--- WHAT IS REQUIRED ---
The whole listing below is to be output exactly, with no line skipped.

DATA LISTING: Begin

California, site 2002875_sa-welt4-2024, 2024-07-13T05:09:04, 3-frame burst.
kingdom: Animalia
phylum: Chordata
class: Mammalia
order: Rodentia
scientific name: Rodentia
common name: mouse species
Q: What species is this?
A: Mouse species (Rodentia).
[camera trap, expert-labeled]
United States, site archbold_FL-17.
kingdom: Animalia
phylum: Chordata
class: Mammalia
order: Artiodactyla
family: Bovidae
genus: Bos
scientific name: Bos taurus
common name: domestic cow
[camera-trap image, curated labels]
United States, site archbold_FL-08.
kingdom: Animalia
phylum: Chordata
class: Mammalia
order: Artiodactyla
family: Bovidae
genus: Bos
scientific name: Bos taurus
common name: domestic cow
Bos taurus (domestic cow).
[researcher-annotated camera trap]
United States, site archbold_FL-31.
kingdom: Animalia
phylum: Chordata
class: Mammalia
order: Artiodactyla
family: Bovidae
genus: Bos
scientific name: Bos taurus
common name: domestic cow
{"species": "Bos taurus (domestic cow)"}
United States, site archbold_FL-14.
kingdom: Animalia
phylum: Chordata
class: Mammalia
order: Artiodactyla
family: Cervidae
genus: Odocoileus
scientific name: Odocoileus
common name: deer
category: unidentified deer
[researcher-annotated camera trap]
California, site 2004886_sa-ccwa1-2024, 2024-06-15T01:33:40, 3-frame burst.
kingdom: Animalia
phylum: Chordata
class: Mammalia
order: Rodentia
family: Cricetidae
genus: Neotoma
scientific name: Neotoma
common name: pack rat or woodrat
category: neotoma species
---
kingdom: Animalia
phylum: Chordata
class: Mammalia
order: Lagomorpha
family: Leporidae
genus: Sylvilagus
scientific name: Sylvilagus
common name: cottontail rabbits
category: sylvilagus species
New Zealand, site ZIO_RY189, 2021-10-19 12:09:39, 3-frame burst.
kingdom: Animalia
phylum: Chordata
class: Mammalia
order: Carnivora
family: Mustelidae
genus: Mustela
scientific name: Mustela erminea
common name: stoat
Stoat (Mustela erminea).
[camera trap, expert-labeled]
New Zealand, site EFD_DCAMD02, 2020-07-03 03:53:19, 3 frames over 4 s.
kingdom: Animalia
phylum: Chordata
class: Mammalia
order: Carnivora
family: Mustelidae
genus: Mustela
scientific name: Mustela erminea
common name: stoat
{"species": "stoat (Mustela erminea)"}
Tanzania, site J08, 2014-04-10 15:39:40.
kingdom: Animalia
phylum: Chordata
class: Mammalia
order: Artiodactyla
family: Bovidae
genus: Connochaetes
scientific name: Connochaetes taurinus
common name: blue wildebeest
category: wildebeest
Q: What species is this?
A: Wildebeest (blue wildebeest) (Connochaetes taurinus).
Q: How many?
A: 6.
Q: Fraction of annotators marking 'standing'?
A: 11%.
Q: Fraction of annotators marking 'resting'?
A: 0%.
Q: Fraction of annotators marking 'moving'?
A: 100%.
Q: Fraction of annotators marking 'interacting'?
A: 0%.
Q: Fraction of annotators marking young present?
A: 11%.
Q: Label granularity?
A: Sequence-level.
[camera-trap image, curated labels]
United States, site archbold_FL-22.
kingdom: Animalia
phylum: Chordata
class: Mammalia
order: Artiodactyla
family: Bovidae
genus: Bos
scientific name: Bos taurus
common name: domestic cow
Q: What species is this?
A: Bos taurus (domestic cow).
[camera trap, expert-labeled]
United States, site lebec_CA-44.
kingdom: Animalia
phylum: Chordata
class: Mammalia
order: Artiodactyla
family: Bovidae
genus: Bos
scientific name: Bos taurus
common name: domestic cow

DATA LISTING: End

--- TASK ANSWER ---
California, site 2002875_sa-welt4-2024, 2024-07-13T05:09:04, 3-frame burst.
kingdom: Animalia
phylum: Chordata
class: Mammalia
order: Rodentia
scientific name: Rodentia
common name: mouse species
Q: What species is this?
A: Mouse species (Rodentia).
[camera trap, expert-labeled]
United States, site archbold_FL-17.
kingdom: Animalia
phylum: Chordata
class: Mammalia
order: Artiodactyla
family: Bovidae
genus: Bos
scientific name: Bos taurus
common name: domestic cow
[camera-trap image, curated labels]
United States, site archbold_FL-08.
kingdom: Animalia
phylum: Chordata
class: Mammalia
order: Artiodactyla
family: Bovidae
genus: Bos
scientific name: Bos taurus
common name: domestic cow
Bos taurus (domestic cow).
[researcher-annotated camera trap]
United States, site archbold_FL-31.
kingdom: Animalia
phylum: Chordata
class: Mammalia
order: Artiodactyla
family: Bovidae
genus: Bos
scientific name: Bos taurus
common name: domestic cow
{"species": "Bos taurus (domestic cow)"}
United States, site archbold_FL-14.
kingdom: Animalia
phylum: Chordata
class: Mammalia
order: Artiodactyla
family: Cervidae
genus: Odocoileus
scientific name: Odocoileus
common name: deer
category: unidentified deer
[researcher-annotated camera trap]
California, site 2004886_sa-ccwa1-2024, 2024-06-15T01:33:40, 3-frame burst.
kingdom: Animalia
phylum: Chordata
class: Mammalia
order: Rodentia
family: Cricetidae
genus: Neotoma
scientific name: Neotoma
common name: pack rat or woodrat
category: neotoma species
---
kingdom: Animalia
phylum: Chordata
class: Mammalia
order: Lagomorpha
family: Leporidae
genus: Sylvilagus
scientific name: Sylvilagus
common name: cottontail rabbits
category: sylvilagus species
New Zealand, site ZIO_RY189, 2021-10-19 12:09:39, 3-frame burst.
kingdom: Animalia
phylum: Chordata
class: Mammalia
order: Carnivora
family: Mustelidae
genus: Mustela
scientific name: Mustela erminea
common name: stoat
Stoat (Mustela erminea).
[camera trap, expert-labeled]
New Zealand, site EFD_DCAMD02, 2020-07-03 03:53:19, 3 frames over 4 s.
kingdom: Animalia
phylum: Chordata
class: Mammalia
order: Carnivora
family: Mustelidae
genus: Mustela
scientific name: Mustela erminea
common name: stoat
{"species": "stoat (Mustela erminea)"}
Tanzania, site J08, 2014-04-10 15:39:40.
kingdom: Animalia
phylum: Chordata
class: Mammalia
order: Artiodactyla
family: Bovidae
genus: Connochaetes
scientific name: Connochaetes taurinus
common name: blue wildebeest
category: wildebeest
Q: What species is this?
A: Wildebeest (blue wildebeest) (Connochaetes taurinus).
Q: How many?
A: 6.
Q: Fraction of annotators marking 'standing'?
A: 11%.
Q: Fraction of annotators marking 'resting'?
A: 0%.
Q: Fraction of annotators marking 'moving'?
A: 100%.
Q: Fraction of annotators marking 'interacting'?
A: 0%.
Q: Fraction of annotators marking young present?
A: 11%.
Q: Label granularity?
A: Sequence-level.
[camera-trap image, curated labels]
United States, site archbold_FL-22.
kingdom: Animalia
phylum: Chordata
class: Mammalia
order: Artiodactyla
family: Bovidae
genus: Bos
scientific name: Bos taurus
common name: domestic cow
Q: What species is this?
A: Bos taurus (domestic cow).
[camera trap, expert-labeled]
United States, site lebec_CA-44.
kingdom: Animalia
phylum: Chordata
class: Mammalia
order: Artiodactyla
family: Bovidae
genus: Bos
scientific name: Bos taurus
common name: domestic cow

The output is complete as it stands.